Ingredients:
- 3 large eggs, room temperature
- 1.5 cups whole milk, room temperature
- 1.5 cups all-purpose flour
- 0.75 teaspoon fine sea salt
- 3 tablespoons unsalted butter, melted and slightly cooled
- 2 tablespoons unsalted butter, divided for the tins
Instructions:
- Preheat oven. Set your rack to the lower middle position and heat to 450°F. Note: This ensures the heat hits the bottom of the tin first.
- Whisk eggs. Beat the 3 large eggs until frothy and pale yellow.
- Add liquids. Slowly whisk in the 1.5 cups of room temperature milk and 3 tablespoons of melted butter.
- Incorporate solids. Add the 1.5 cups of flour and 0.75 teaspoon of salt. Whisk until the batter is smooth like heavy cream. Note: A few tiny lumps are okay, but avoid large clumps.
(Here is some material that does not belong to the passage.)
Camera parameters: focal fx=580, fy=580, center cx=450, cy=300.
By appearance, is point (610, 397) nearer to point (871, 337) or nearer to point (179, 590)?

- Rest batter. Let the mixture sit for 15 minutes at room temperature. Note: This allows the gluten to relax for a more tender bite.
- Prep tin. Place about 1 teaspoon of the remaining 2 tablespoons of butter into each of the 6 popover cups (or 12 muffin cups).
- Heat pan. Place the buttered pan in the oven for 2 minutes until the butter is bubbling and slightly browned.
- Fill cups. Carefully pour batter into the hot cups, filling them about halfway to two thirds full.
- First bake. Bake at 450°F for 15 minutes. Do not open the oven door or they will collapse.
- Second bake. Reduce heat to 350°F and bake for another 20 minutes until deep golden brown and firm to the touch.
- Vent steam. Remove from the oven and immediately pierce the side of each popover with a small knife. Listen for the hiss of escaping steam.